The widespread use of pesticides often leads to lasting environmental contamination and the build-up of these chemicals in living organisms. Currently, about one-third of registered pesticides contain one or more chiral centers. Triazole fungicides, frequently used to control crop diseases caused by various plant pathogens, are largely chiral, with one or more stereogenic centers. These fungicides are commonly released into the environment as mixtures of equimolar enantiomers.

Toxicological research has revealed that these fungicides can have harmful effects, including endocrine disruption, developmental and reproductive toxicity, and liver toxicity in mammals and other organisms. A notable example is the chiral triazole fungicide tebuconazole (TEB), which the US Environmental Protection Agency (EPA) has classified as a potential carcinogen. TEB has been associated with various adverse effects on non-target organisms.

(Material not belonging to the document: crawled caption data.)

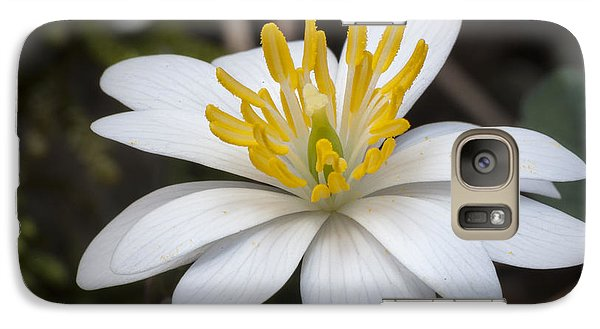 Galaxy Case featuring the photograph Bloodroot by Tyson and Kathy Smith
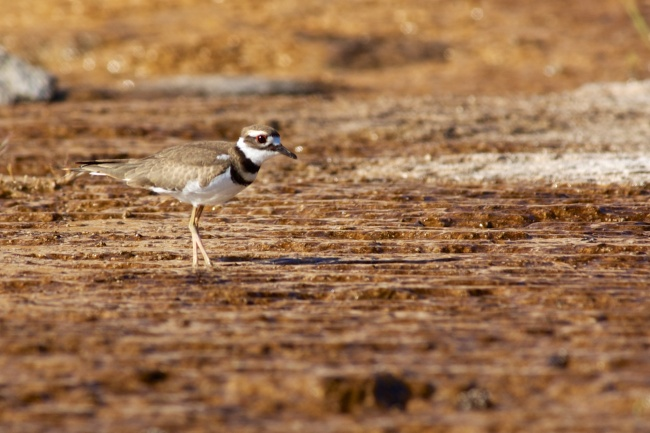 Killdeer Among The Hot Springs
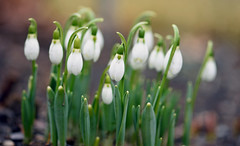 Snowdrops in the Rain (Lala Lands) Tags: snowdrops galanthus whitespringflowers earlyspringflowers capengarden smithcollege februaryshowersbringmarchflowers bokeh shallowdof nikkor105mmf28 nikond7200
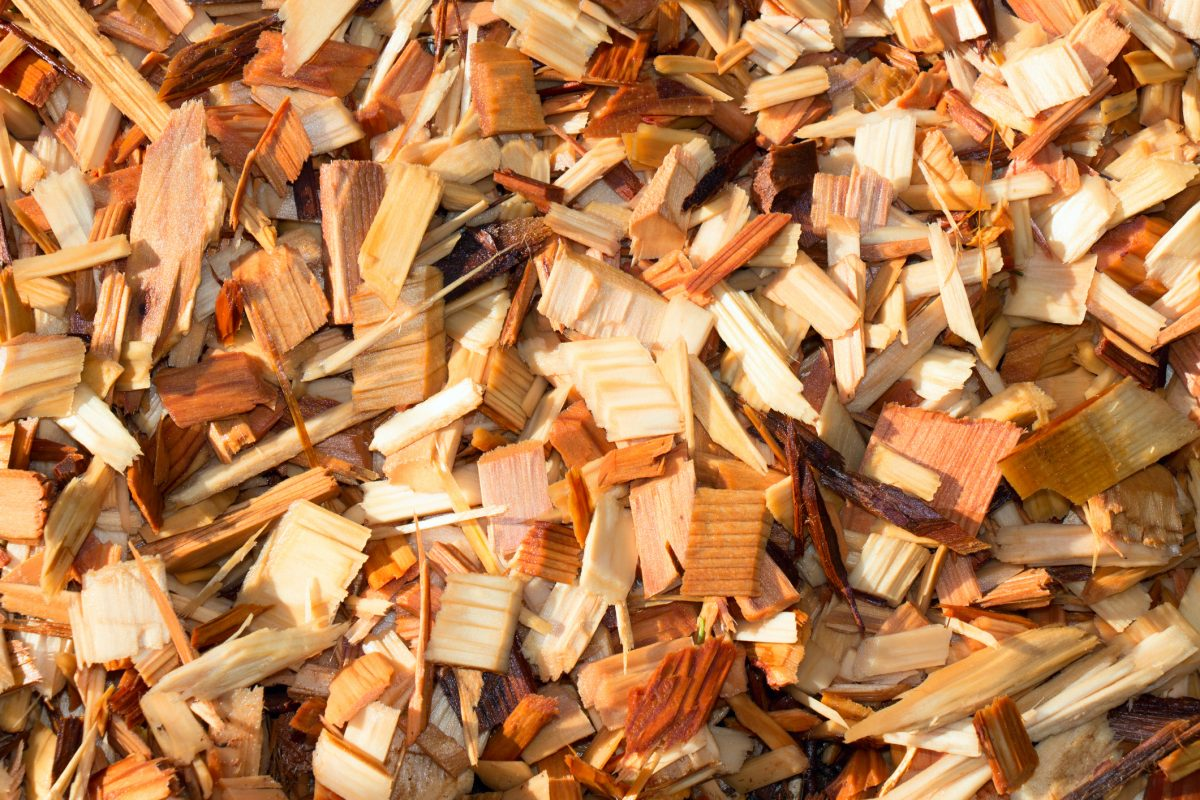 Cedar chips to prevent fleas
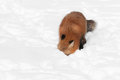 Red fox vulpes vulpes with nose in snow captive animal Stock Photo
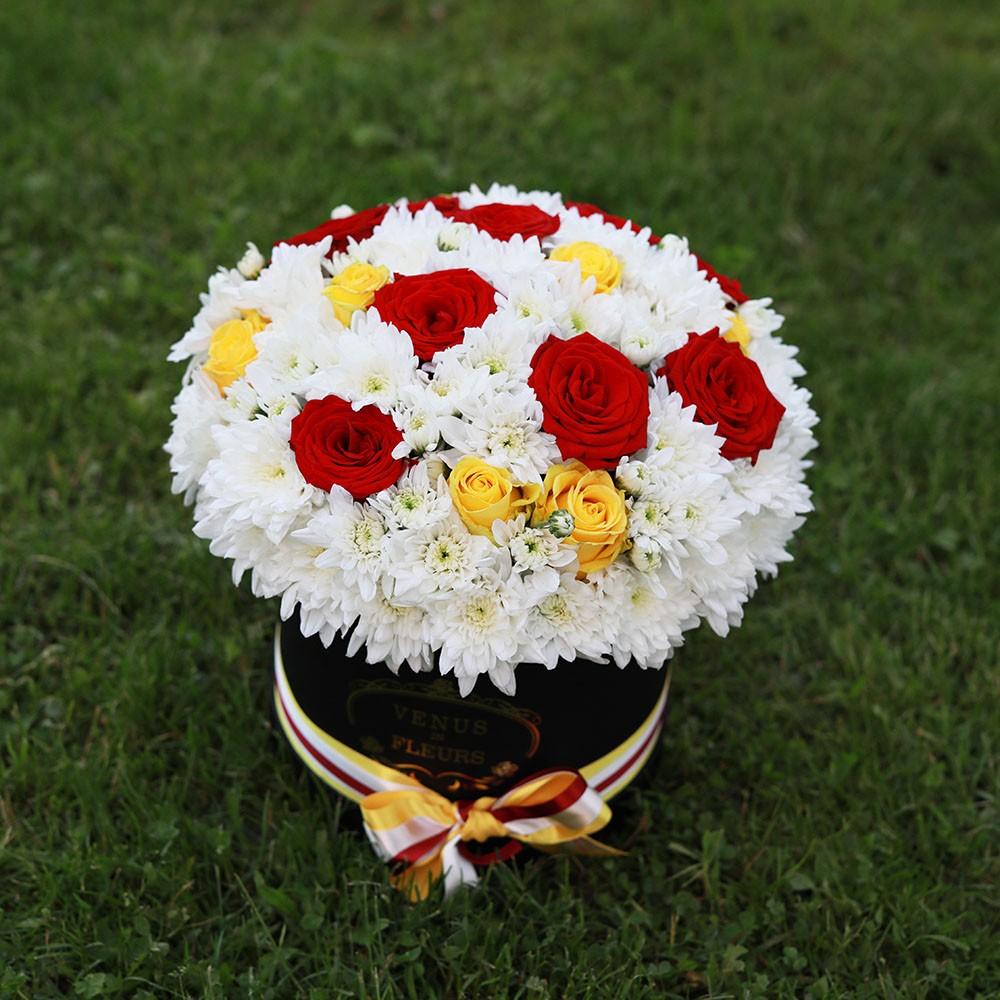 Летние хризантемы Татьянин День Красные Venus in Fleurs
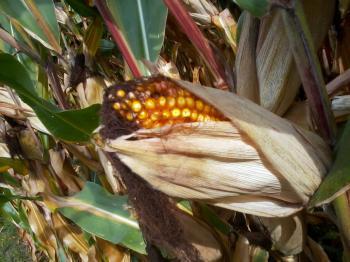 Open corncob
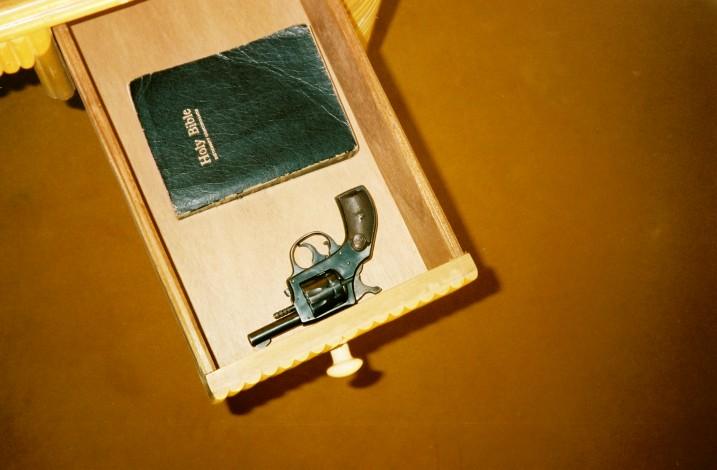 Gun n Bible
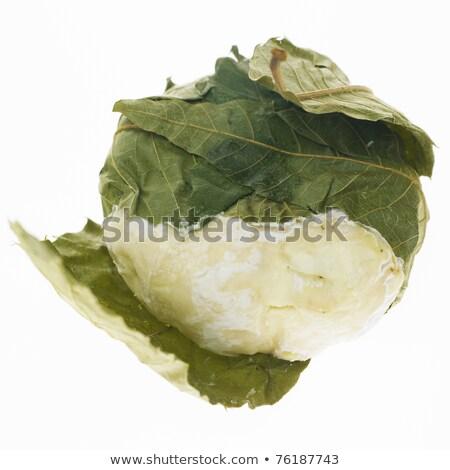 kaas · gezondheid · bladeren · binnenshuis · voeding · detail - stockfoto © phbcz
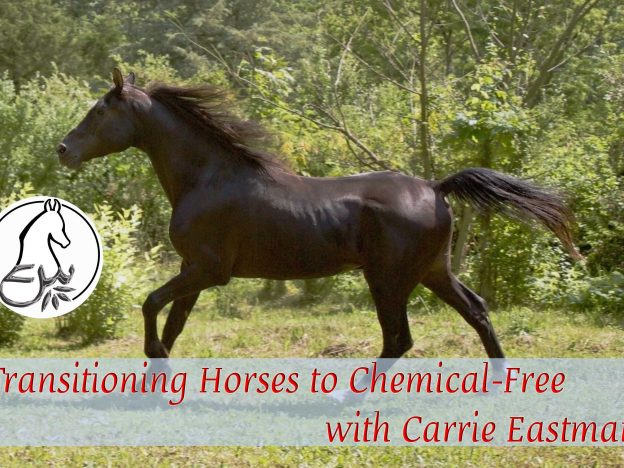 Transitioning Horses to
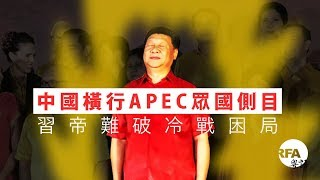 【桑海神州】2018年11月21日 中國橫行APEC眾國側目,習帝難破冷戰困局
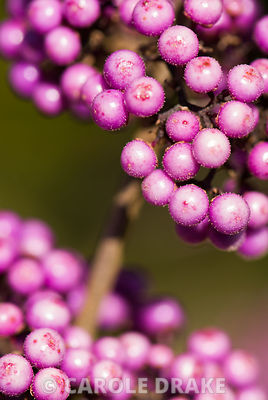 Purple berries of Callicarpa bodinieri 'Profusion'. Kingston Maurward Gardens, Dorchester. Dorset, UK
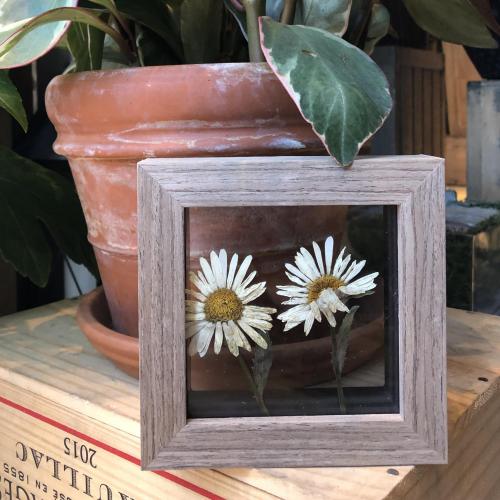 Shasta Daisy Keepsake - Pressed Botanical Holiday Gift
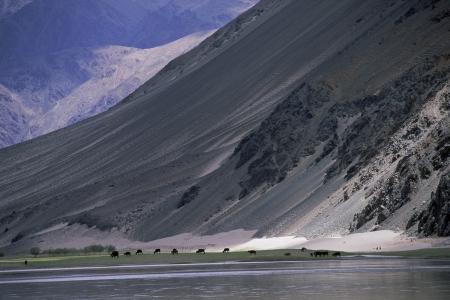 הנהר וההר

The enantioselectivity of TEB—its different effects depending on its enantiomers—has been observed in its degradation, toxicity, and accumulation. This enantioselectivity underscores the importance of studying how each enantiomer of TEB is metabolized and the potential health risks from human exposure to TEB.

Although TEB metabolism in mammals has been experimentally validated, the specific enantioselective biotransformation of S- and R-TEB by certain CYP450 enzymes remains unclear. CYP450s, primarily found in liver microsomes, are a major family of phase-I metabolic enzymes. They use a reactive iron (IV)-oxo porphyrin cation radical species (Cpd I) to catalyze the biotransformation of various xenobiotics, including chiral chemicals.

The Study

In this study, researchers used advanced in silico simulations to explore the enantioselective metabolism and binding interactions of TEB enantiomers with key human CYP450 isoforms, specifically 3A4, 2E1, 2B6, and CYP1A2. TEB was chosen as a representative chiral triazole fungicide for this investigation.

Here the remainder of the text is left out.